[Start PROVIDED PASSAGE]

That is, adding dead code should not change the behavior of the
program – the code guarded by () should be able to have
any amount of junk without breaking the program, since it does not
actually execute.

Does this seem like a clearer wording of the intended semantics?

From: "Geoff Berry via llvm-dev" <llvm-dev@lists.llvm.org>
To: "llvm-dev" <llvm-dev@lists.llvm.org>
Sent: Thursday, August 25, 2016 2:23:01 PM
Subject: [llvm-dev] invariant.load metadata semantics

I'm working on enhancing EarlyCSE to use MemorySSA and have come
across the following issue due to differences in EarlyCSE and
MemorySSA's handling of !invariant.load. EarlyCSE will *not*
currently optimize the following code by replacing %x2 with %x and
removing the second load:

> B1:

> %x = load %p

> clobber()

> ...

> B2: // dominated by B1

> %x2 = load %p !invariant.load

Sanjoy (who added the !invariant.load support to EarlyCSE) and I
discussed this, and I believe we are both in agreement that this
optimization should be legal. I'd like to make sure there is
agreement on this and possibly clarify the LangRef wording on
!invariant.load to make the legality of this transformation more
clear.

Sanjoy suggested the following:

> Instead of "The existence of the !invariant.load metadata on the
> instruction tells the optimizer and code generator that the address
> operand to this load points to memory which can be assumed
> unchanged." we say "It is undefined behavior to invariant_load from
> a location that has been changed since it became dereferenceable".
> In the current langref, I find "The existence" somewhat confusing,
> since it seems to imply that adding dead code can change the
> behavior of the program.

> I don't want to specify the semantics in a way that:

> int* ptr = ...

> int k0 = *ptr; // normal load

> clobber();

> int k1 = *ptr; // normal load

> has a different meaning than

> int* ptr = ...

[End PROVIDED PASSAGE]

## REQUIRED TASKS
a) Name each label that starts a line in the email header of the mailing list thread.
b) Echo the part of the mailing list thread that opens with the words containing "Sanjoy suggested the" and closes with "of the program.".

[Start DATASET SECTION]

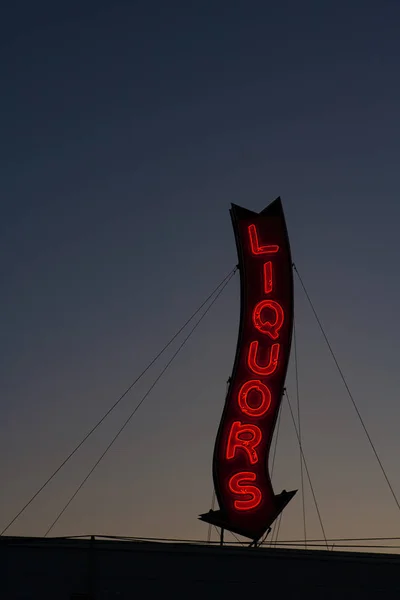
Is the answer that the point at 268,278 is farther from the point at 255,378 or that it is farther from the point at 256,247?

[End DATASET SECTION]

## WORKED ANSWERS
a) From, To, Sent, Subject

b)
Sanjoy suggested the following:

> Instead of "The existence of the !invariant.load metadata on the
> instruction tells the optimizer and code generator that the address
> operand to this load points to memory which can be assumed
> unchanged." we say "It is undefined behavior to invariant_load from
> a location that has been changed since it became dereferenceable".
> In the current langref, I find "The existence" somewhat confusing,
> since it seems to imply that adding dead code can change the
> behavior of the program.